> **The problem**:
Output only the lines from the start of the entries through the line holding "New Zealand, site WLG_948, 2016-03-20". Each line must match the original exactly.

++++ Data for review ++++

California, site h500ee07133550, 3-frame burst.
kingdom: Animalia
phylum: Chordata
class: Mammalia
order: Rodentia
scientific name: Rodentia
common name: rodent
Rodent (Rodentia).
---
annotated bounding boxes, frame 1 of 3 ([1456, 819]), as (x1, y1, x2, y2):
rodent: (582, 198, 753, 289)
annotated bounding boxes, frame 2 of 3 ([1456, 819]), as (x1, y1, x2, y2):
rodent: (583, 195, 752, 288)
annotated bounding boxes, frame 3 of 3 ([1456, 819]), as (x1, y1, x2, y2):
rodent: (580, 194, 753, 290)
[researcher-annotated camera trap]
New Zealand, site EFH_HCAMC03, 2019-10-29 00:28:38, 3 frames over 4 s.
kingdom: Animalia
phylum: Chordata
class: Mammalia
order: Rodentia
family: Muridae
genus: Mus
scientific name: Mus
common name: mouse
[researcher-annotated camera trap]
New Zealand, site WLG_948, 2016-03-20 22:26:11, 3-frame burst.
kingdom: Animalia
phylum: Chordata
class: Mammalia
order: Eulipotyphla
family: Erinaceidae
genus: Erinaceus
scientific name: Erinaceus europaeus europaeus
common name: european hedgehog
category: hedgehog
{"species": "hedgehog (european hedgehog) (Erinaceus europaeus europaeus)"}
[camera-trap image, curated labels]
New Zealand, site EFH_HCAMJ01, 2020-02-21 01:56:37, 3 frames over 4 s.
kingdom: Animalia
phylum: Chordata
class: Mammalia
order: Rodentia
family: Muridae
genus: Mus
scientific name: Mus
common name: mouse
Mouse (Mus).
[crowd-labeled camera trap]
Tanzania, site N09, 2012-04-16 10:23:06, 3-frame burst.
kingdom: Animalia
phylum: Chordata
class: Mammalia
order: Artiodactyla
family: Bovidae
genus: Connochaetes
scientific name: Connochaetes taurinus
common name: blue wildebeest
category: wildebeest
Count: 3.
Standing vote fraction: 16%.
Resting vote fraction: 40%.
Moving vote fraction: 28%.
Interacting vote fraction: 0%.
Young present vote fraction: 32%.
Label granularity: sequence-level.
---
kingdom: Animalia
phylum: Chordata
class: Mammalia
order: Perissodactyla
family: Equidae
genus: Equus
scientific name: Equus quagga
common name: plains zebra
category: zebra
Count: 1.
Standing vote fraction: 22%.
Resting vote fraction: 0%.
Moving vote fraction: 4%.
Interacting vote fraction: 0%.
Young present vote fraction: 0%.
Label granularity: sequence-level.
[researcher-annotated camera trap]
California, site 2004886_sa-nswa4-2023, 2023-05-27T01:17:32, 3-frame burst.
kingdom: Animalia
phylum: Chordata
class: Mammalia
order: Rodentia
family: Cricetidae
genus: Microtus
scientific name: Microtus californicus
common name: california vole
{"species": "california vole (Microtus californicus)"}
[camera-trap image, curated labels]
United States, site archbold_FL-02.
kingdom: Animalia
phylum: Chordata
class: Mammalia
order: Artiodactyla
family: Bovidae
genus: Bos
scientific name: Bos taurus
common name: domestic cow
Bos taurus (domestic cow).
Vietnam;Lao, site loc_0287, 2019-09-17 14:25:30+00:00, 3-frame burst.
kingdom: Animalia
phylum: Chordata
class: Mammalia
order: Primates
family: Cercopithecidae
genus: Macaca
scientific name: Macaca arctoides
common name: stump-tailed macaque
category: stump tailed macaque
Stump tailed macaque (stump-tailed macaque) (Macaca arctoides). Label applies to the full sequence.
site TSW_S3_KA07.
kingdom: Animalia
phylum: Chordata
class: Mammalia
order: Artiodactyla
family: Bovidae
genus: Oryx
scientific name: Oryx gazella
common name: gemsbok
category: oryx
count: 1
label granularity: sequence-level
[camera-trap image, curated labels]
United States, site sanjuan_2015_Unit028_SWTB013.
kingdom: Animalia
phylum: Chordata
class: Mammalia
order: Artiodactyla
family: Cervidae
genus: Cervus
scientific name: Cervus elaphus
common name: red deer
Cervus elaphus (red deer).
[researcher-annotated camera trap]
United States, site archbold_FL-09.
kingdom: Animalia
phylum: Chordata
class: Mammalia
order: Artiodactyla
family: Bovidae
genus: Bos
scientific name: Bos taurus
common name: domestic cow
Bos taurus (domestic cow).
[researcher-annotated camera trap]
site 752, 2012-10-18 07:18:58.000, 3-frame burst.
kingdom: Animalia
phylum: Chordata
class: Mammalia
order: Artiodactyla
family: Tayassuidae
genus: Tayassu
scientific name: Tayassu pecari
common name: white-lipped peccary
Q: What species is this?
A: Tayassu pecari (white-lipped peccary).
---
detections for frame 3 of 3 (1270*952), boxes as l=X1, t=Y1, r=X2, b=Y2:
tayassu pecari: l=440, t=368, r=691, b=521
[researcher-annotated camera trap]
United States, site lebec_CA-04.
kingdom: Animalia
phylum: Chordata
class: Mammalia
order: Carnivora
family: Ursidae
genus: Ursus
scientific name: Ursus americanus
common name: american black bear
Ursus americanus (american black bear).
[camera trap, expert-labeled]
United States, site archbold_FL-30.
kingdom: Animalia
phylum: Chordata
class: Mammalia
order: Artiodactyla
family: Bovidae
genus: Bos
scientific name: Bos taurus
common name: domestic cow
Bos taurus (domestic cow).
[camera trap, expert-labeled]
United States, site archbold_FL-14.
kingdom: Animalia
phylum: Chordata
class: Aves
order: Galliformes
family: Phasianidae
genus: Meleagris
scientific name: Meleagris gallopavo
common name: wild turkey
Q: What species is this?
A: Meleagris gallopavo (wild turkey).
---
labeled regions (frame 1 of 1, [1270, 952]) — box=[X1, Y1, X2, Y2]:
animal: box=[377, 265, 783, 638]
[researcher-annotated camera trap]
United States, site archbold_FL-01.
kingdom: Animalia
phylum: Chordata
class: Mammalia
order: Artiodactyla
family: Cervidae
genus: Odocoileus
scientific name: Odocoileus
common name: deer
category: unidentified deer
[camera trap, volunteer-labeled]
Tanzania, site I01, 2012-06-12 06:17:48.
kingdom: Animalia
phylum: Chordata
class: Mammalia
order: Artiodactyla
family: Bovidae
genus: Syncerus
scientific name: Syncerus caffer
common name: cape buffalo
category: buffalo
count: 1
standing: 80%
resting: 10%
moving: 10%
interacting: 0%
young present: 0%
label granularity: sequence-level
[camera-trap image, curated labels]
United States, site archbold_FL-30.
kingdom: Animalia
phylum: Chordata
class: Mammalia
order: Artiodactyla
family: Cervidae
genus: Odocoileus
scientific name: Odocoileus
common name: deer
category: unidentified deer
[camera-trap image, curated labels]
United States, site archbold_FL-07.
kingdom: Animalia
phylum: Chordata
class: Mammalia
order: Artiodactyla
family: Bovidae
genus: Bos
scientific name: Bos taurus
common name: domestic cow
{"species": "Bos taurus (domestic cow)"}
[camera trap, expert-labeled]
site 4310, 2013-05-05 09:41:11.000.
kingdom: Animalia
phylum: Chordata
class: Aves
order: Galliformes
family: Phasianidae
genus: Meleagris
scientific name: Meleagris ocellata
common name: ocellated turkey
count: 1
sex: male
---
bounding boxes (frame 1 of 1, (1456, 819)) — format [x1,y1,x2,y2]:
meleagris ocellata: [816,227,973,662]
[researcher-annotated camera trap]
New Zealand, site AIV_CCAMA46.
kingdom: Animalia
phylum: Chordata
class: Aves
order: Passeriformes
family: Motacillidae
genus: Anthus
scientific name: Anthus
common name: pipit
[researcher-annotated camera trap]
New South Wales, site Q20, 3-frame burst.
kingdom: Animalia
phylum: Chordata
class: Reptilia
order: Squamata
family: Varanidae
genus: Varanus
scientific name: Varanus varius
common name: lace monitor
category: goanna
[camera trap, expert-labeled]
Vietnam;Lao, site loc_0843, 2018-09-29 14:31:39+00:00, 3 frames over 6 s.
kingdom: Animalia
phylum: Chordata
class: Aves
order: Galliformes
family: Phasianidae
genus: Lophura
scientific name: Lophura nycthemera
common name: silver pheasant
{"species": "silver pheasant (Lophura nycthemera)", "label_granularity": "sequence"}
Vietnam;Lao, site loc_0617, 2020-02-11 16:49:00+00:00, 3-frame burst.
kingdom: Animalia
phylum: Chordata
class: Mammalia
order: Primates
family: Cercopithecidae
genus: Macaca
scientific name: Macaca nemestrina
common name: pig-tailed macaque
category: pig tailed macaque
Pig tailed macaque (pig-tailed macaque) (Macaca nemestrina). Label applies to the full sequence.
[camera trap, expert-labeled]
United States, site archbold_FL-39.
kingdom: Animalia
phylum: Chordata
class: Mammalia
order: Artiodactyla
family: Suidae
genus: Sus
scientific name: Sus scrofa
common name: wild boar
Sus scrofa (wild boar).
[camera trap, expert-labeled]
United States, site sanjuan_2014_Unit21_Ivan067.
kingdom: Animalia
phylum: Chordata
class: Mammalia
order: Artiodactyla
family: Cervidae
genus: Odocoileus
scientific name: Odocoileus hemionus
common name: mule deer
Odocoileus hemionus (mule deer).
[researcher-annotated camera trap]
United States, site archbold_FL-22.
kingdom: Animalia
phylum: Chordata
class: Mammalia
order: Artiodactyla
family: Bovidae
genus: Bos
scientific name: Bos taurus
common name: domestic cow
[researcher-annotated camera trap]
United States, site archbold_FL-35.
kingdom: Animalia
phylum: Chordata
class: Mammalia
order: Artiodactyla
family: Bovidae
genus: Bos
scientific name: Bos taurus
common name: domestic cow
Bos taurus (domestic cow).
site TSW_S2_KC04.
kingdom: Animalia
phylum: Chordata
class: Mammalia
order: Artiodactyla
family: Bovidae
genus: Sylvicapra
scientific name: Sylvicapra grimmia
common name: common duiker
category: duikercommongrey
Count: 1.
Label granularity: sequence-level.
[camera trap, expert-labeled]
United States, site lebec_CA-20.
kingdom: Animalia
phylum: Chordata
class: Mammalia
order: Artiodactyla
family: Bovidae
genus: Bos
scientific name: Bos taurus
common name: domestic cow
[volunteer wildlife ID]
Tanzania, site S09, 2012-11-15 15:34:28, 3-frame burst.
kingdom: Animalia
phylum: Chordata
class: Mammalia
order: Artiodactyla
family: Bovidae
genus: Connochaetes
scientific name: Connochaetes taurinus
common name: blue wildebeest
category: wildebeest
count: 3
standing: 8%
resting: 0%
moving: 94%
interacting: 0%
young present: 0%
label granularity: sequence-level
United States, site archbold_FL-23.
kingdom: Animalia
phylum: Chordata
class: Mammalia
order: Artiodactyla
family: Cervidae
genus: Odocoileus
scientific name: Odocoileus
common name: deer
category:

++++

> **Your response**:
California, site h500ee07133550, 3-frame burst.
kingdom: Animalia
phylum: Chordata
class: Mammalia
order: Rodentia
scientific name: Rodentia
common name: rodent
Rodent (Rodentia).
---
annotated bounding boxes, frame 1 of 3 ([1456, 819]), as (x1, y1, x2, y2):
rodent: (582, 198, 753, 289)
annotated bounding boxes, frame 2 of 3 ([1456, 819]), as (x1, y1, x2, y2):
rodent: (583, 195, 752, 288)
annotated bounding boxes, frame 3 of 3 ([1456, 819]), as (x1, y1, x2, y2):
rodent: (580, 194, 753, 290)
[researcher-annotated camera trap]
New Zealand, site EFH_HCAMC03, 2019-10-29 00:28:38, 3 frames over 4 s.
kingdom: Animalia
phylum: Chordata
class: Mammalia
order: Rodentia
family: Muridae
genus: Mus
scientific name: Mus
common name: mouse
[researcher-annotated camera trap]
New Zealand, site WLG_948, 2016-03-20 22:26:11, 3-frame burst.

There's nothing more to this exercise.